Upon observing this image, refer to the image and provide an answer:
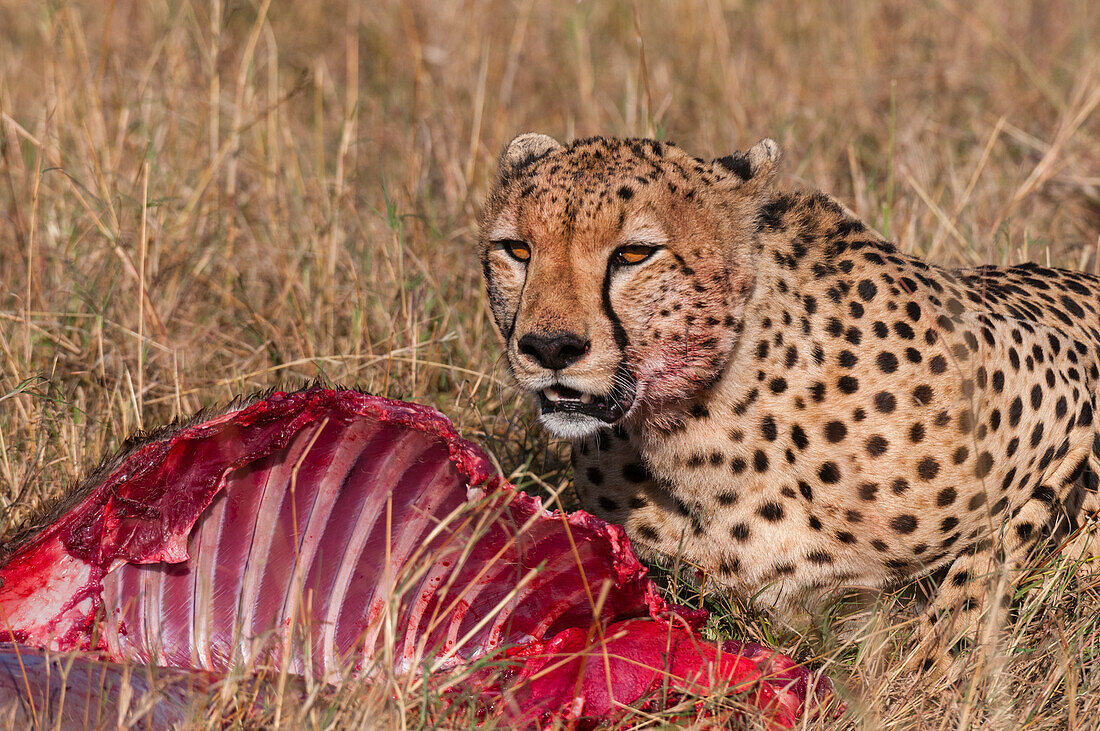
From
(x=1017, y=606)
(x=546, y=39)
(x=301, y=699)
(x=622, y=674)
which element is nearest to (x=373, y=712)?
(x=301, y=699)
----
▶ [Task prompt]:
Can you copy out every entry above word for word, with the pictures left out?

▶ [Completed task]:
Upon observing this image, refer to the image and provide an answer:
From
(x=1017, y=606)
(x=546, y=39)
(x=301, y=699)
(x=622, y=674)
which element is nearest to (x=373, y=712)?
(x=301, y=699)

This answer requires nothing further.